SUPPLIED DATA>
|---|

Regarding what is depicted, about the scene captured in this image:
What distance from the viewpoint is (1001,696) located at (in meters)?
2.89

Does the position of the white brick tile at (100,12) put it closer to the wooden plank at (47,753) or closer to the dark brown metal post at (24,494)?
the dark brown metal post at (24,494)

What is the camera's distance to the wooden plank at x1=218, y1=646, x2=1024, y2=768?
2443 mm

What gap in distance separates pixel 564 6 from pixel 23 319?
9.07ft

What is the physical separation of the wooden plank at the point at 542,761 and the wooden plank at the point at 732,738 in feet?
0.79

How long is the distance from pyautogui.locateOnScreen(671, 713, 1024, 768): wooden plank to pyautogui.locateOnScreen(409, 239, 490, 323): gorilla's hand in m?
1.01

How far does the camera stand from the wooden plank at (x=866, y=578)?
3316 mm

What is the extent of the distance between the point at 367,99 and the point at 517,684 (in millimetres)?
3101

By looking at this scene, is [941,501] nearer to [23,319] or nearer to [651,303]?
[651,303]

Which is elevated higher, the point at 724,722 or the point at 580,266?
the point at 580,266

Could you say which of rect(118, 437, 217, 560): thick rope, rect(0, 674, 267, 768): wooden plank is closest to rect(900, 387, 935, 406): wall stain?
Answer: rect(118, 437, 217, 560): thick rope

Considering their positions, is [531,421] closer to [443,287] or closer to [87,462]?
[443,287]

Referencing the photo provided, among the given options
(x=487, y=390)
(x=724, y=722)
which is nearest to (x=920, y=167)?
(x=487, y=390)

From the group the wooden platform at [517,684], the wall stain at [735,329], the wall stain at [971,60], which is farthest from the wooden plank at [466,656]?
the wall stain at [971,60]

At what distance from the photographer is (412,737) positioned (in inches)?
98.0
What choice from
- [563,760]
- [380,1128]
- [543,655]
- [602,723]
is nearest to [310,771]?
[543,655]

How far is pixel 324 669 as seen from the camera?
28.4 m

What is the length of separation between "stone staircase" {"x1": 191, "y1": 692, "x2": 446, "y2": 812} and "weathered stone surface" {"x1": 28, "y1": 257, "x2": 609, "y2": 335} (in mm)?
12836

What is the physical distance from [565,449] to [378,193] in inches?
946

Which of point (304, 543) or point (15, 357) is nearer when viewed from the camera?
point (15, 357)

|---|

Write out all of the rows above word for word, leaving nothing out and changing nothing.

Regarding what is depicted, about the scene captured in this image:
What distance from the viewpoint is (1001,696) located at (in meters)?
2.89

Does the position of the white brick tile at (100,12) put it closer to the wooden plank at (47,753) or closer to the dark brown metal post at (24,494)?
the dark brown metal post at (24,494)

What is the camera's distance to the wooden plank at x1=218, y1=646, x2=1024, y2=768?
2443 mm

What gap in distance separates pixel 564 6 from pixel 23 319?
9.07ft

What is the physical separation of the wooden plank at the point at 542,761 and the wooden plank at the point at 732,738 in feet?
0.79

How long is the distance from pyautogui.locateOnScreen(671, 713, 1024, 768): wooden plank to pyautogui.locateOnScreen(409, 239, 490, 323): gorilla's hand in m?
1.01

How far does the camera stand from the wooden plank at (x=866, y=578)?
3316 mm

What is the extent of the distance between the point at 367,99 and the point at 517,684 (in millimetres)?
3101

By looking at this scene, is [941,501] nearer to [23,319] or nearer to [651,303]?
[651,303]

Which is elevated higher, the point at 724,722 or the point at 580,266?
the point at 580,266

Could you say which of rect(118, 437, 217, 560): thick rope, rect(0, 674, 267, 768): wooden plank is closest to rect(900, 387, 935, 406): wall stain?
Answer: rect(118, 437, 217, 560): thick rope

Considering their positions, is [531,421] closer to [443,287] or closer to [87,462]?
[443,287]

Referencing the photo provided, among the given options
(x=487, y=390)
(x=724, y=722)
which is nearest to (x=920, y=167)?
(x=487, y=390)

From the group the wooden platform at [517,684], the wall stain at [735,329], the wall stain at [971,60], which is farthest from the wooden plank at [466,656]?
the wall stain at [971,60]

At what distance from the photographer is (412,737) positioned (in inches)?
98.0
What choice from
- [563,760]
- [380,1128]
- [543,655]
- [602,723]
is nearest to [310,771]?
[543,655]

How far is pixel 324 669 as seen from the camera?
28.4 m

What is the length of separation between "stone staircase" {"x1": 191, "y1": 692, "x2": 446, "y2": 812} and "weathered stone surface" {"x1": 28, "y1": 257, "x2": 609, "y2": 335} (in mm)?
12836

What is the physical distance from [565,449] to [378,193] in inches?
946

Which of point (304, 543) or point (15, 357) is nearer when viewed from the camera?
point (15, 357)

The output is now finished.